Moraes prorroga prisão domiciliar de Bolsonaro e determina apreensão de armas

Decisão do ministro do STF mantém uso de tornozeleira eletrônica e restringe visitas
Com a prorrogação, Bolsonaro continuará submetido ao monitoramento eletrônico (Foto: Agência Brasil)

O ministro Alexandre de Moraes, do Supremo Tribunal Federal (STF), decidiu nesta sexta-feira (3) prorrogar a prisão domiciliar do ex-presidente Jair Bolsonaro. A decisão mantém as medidas cautelares já impostas, como o uso de tornozeleira eletrônica, e não estabelece um prazo para o encerramento da medida.

Com a prorrogação, Bolsonaro continuará submetido ao monitoramento eletrônico e só poderá receber visitas mediante autorização do relator do caso. O ex-presidente também permanece proibido de utilizar telefone celular, acessar redes sociais, ainda que por intermédio de terceiros, e gravar vídeos destinados à internet.

Segundo a decisão, agentes da Polícia Militar do Distrito Federal continuarão responsáveis pela segurança da residência onde Bolsonaro cumpre a prisão domiciliar, com o objetivo de evitar uma eventual fuga.

Bolsonaro foi condenado, no ano passado, a 27 anos e 3 meses de prisão no processo relacionado à trama golpista. Após passar por uma cirurgia e durante o tratamento de uma pneumonia bacteriana, recebeu autorização para cumprir prisão domiciliar humanitária temporária por 90 dias. O período teve início em 27 de março e terminou em 25 de maio, sendo agora prorrogado por decisão de Moraes.

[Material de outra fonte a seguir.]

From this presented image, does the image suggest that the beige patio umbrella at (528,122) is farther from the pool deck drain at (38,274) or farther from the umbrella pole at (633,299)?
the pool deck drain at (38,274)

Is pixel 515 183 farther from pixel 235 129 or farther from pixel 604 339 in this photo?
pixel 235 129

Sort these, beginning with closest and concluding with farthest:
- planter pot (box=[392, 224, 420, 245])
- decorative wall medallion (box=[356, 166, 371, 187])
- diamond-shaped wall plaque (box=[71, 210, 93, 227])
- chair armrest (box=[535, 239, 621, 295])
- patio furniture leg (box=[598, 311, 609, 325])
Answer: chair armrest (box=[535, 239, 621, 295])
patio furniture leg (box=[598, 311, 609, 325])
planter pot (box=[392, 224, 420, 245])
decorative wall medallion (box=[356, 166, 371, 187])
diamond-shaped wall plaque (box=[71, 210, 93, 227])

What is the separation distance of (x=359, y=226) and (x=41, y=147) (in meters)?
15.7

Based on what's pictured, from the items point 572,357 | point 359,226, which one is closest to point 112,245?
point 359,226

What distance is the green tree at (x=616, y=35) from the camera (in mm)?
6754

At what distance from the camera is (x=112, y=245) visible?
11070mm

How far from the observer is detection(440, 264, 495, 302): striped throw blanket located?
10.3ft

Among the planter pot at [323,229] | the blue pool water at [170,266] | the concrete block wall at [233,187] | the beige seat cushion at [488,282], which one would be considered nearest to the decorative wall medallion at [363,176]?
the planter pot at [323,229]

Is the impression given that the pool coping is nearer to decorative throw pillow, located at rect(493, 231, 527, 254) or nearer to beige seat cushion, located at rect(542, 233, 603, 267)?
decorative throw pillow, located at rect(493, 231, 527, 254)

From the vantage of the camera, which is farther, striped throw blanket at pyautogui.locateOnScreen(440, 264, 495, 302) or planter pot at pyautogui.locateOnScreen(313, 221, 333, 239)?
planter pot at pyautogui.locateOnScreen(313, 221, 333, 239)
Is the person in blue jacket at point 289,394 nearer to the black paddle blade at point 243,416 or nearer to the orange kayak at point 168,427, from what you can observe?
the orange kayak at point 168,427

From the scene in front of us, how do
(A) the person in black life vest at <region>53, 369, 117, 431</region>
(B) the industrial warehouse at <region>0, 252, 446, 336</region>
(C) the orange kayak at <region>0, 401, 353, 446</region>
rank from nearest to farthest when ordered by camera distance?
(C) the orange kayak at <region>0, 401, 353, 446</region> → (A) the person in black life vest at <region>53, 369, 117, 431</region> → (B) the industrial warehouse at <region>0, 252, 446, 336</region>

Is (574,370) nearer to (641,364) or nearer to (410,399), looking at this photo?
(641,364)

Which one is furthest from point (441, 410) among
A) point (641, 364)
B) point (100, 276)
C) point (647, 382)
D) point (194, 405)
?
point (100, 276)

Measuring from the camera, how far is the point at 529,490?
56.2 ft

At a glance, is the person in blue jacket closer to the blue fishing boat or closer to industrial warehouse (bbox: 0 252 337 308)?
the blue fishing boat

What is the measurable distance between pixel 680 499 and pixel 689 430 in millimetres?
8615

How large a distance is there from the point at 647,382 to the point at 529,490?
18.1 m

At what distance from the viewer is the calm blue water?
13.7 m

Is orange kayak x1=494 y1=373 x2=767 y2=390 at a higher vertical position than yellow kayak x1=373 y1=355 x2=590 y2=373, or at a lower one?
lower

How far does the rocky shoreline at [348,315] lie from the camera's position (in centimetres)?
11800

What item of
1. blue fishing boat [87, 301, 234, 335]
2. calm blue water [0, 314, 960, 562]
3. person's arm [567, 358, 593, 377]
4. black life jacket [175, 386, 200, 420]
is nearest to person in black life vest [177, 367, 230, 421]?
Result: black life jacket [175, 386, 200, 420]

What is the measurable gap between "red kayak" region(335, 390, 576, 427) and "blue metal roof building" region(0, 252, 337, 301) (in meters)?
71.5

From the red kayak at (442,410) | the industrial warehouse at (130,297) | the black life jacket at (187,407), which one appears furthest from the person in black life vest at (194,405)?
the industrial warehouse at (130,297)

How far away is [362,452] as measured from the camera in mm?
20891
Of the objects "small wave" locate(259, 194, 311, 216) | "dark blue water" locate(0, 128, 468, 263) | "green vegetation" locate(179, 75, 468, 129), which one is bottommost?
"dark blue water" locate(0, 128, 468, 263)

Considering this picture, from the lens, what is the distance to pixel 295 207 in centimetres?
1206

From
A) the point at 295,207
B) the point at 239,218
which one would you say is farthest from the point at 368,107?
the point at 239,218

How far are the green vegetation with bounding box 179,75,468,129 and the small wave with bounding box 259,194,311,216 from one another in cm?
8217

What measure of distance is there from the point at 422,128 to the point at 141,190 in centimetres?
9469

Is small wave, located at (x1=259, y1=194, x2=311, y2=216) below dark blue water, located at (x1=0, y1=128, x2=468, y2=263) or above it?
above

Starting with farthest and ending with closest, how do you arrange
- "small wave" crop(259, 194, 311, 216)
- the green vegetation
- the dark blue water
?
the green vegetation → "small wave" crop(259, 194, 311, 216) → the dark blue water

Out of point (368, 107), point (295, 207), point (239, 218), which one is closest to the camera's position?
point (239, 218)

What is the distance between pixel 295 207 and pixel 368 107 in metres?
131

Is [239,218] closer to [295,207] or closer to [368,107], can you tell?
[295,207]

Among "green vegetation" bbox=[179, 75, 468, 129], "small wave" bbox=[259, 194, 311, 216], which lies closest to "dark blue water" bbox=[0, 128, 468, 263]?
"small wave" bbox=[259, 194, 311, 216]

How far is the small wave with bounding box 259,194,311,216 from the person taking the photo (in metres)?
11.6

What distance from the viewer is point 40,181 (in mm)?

Suspensão do porte de armas

Na mesma decisão, Alexandre de Moraes determinou a suspensão do porte de arma de Bolsonaro e a apreensão de dez pistolas e espingardas registradas em nome do ex-presidente.

A defesa terá o prazo de 48 horas para entregar o armamento à Polícia Federal (PF).

A medida foi adotada após a repercussão da apreensão de uma arma com um dos seguranças particulares de Bolsonaro. Embora a Polícia Civil do Distrito Federal não tenha indiciado o ex-presidente por entender que a arma estava regularizada e que não houve crime, Moraes considerou necessária a apreensão das armas.

O ministro também advertiu que o descumprimento das condições impostas poderá resultar na revogação da prisão domiciliar e no retorno imediato de Bolsonaro ao regime fechado.

Sem falta grave

Na decisão, Moraes reconheceu que Bolsonaro não cometeu falta grave em razão do episódio envolvendo a arma apreendida com seu segurança, afastando a possibilidade de retorno imediato ao sistema prisional.

Segundo o ministro, “inexistindo a prática de qualquer falta grave durante o período em que o custodiado encontra-se em prisão domiciliar humanitária, não permanecem presentes os fatores impeditivos indicados”.

Apesar da prorrogação da medida, o ministro não definiu uma data para o término da prisão domiciliar do ex-presidente.